Kayla
Slain Islamic State group hostage Kayla Mueller is honored by her brother Eric Mueller at a vigil in Prescott, Arizona, Feb. 19, 2015. Reuters

Carl Mueller, the father of Kayla Mueller, an American aid worker who was captured by the Islamic State group in Syria in August 2013 and killed this month, told NBC News that the U.S. administration has “put policy in front of American citizens’ lives” by adhering to its rule about not paying ransom money.

President Barack Obama publicly declared the U.S. was doing all it could to save Mueller before she was confirmed dead in early February, when the extremist group formerly known as either ISIL or ISIS claimed she was killed during an airstrike by U.S.-led coalition forces.

Although some Western countries will pay ransom, sometimes a lot of ransom, in exchange for the release of their citizens, the American government will not negotiate with terrorist groups that kidnap people.

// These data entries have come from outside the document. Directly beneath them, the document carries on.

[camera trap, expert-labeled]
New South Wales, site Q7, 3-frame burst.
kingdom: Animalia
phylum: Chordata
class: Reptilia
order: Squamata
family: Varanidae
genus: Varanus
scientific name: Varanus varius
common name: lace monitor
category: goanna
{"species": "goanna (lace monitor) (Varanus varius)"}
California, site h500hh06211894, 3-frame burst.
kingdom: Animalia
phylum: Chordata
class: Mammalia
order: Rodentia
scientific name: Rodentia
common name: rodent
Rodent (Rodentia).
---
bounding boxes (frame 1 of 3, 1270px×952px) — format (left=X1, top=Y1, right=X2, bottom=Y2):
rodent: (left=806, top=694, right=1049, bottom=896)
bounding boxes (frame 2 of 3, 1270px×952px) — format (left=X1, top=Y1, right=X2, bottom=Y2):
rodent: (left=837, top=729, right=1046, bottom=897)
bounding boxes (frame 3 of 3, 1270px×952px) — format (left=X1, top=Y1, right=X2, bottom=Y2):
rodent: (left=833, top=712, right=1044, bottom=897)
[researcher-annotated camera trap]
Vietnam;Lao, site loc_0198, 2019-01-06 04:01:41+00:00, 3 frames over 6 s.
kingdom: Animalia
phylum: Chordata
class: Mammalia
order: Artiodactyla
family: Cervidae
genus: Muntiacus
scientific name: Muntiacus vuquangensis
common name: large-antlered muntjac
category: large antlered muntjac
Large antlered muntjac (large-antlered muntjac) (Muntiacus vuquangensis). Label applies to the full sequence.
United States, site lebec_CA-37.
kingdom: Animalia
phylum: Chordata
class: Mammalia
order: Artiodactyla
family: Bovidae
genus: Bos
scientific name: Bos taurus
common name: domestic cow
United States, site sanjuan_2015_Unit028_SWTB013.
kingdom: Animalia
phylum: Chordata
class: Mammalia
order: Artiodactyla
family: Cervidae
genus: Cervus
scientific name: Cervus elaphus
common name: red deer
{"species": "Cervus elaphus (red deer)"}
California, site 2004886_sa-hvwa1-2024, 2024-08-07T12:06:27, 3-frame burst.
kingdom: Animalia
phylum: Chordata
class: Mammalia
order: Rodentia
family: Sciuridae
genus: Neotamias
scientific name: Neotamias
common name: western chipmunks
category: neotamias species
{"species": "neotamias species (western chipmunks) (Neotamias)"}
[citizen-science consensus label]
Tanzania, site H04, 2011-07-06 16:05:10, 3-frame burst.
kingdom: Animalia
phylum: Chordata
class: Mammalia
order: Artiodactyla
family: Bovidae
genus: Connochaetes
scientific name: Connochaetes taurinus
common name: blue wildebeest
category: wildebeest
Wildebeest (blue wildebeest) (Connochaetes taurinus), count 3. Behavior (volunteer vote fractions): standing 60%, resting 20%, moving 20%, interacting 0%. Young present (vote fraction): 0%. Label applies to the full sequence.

A U.S. intelligence official told NBC News last August that ransom payments in the “tens of millions of dollars” had been paid to the Islamic State group by certain European governments and relatives of some kidnap victims, saying it constituted a major source of income for the terrorist group.

“We understand the policy about not paying ransom,” Mueller told Savannah Gurthrie in an exclusive interview with the “Today” show. “[O]n the other hand, any parents out there would understand that you would want anything and everything done to bring your child home. And we tried. And we asked. But they put policy in front of American citizens’ lives.”